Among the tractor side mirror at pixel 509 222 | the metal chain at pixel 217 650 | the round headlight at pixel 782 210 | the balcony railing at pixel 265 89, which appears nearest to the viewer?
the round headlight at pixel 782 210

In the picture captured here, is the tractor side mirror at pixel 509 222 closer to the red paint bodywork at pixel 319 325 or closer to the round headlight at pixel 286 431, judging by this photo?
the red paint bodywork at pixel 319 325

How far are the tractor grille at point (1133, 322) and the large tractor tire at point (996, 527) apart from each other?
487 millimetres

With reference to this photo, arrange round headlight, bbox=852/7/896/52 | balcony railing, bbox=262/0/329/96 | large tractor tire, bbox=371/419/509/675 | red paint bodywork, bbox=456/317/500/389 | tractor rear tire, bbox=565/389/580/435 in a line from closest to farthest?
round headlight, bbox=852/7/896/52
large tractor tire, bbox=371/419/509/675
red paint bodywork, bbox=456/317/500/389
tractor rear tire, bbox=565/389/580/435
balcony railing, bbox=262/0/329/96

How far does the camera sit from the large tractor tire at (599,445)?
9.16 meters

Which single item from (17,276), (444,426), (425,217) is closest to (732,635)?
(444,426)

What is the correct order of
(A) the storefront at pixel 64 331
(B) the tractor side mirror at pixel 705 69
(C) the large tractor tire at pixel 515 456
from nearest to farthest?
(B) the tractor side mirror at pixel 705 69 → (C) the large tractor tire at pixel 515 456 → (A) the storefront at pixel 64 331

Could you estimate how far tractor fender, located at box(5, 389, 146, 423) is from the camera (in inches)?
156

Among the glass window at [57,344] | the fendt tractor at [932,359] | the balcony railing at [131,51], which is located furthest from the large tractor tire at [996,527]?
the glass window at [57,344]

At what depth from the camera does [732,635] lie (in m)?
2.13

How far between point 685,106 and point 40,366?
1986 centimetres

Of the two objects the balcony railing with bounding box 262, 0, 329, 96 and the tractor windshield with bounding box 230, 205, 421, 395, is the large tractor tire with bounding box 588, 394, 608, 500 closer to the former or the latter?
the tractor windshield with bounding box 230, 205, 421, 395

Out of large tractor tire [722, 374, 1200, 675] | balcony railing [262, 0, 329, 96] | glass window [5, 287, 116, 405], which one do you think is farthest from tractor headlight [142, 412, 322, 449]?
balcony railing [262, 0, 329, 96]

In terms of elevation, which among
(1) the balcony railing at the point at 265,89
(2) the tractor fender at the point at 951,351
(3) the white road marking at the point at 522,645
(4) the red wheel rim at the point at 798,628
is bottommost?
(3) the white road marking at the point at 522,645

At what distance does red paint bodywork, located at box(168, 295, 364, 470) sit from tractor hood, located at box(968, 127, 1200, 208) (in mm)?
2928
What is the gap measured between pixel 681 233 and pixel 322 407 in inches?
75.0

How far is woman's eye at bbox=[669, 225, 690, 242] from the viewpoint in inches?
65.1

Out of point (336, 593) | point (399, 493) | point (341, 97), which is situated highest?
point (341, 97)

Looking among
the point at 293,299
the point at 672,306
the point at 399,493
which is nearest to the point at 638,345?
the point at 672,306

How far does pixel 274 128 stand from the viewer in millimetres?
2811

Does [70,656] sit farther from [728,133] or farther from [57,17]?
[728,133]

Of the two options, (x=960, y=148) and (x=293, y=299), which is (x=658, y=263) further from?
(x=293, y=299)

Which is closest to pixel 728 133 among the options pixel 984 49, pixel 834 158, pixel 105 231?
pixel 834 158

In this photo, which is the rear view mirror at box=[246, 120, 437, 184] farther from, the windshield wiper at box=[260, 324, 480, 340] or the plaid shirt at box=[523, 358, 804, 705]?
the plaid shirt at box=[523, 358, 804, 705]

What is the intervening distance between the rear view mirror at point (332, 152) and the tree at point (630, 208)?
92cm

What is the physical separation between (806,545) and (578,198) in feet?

___

▶ **SET TASK**
All lines from the one containing "Looking among" through the final line of the listing above are to be reproduced exactly; include both and add nothing.

▶ **OUTPUT**
Looking among
the point at 293,299
the point at 672,306
the point at 399,493
which is nearest to the point at 638,345?
the point at 672,306

How far does pixel 274 128 stand from the viewer in millimetres?
2811

Does [70,656] sit farther from [728,133] or farther from [57,17]?
[728,133]

Of the two options, (x=960, y=148) and (x=293, y=299), which is (x=658, y=263) further from?
(x=293, y=299)

Which is closest to pixel 728 133 among the options pixel 984 49, pixel 834 158, pixel 105 231?
pixel 834 158

In this photo, which is the rear view mirror at box=[246, 120, 437, 184] farther from, the windshield wiper at box=[260, 324, 480, 340] or the plaid shirt at box=[523, 358, 804, 705]?
the plaid shirt at box=[523, 358, 804, 705]

What is the intervening distance between the rear view mirror at point (332, 152) and the tree at point (630, 208)?
92cm

What is the physical separation between (806,545) and (578,198) in feet?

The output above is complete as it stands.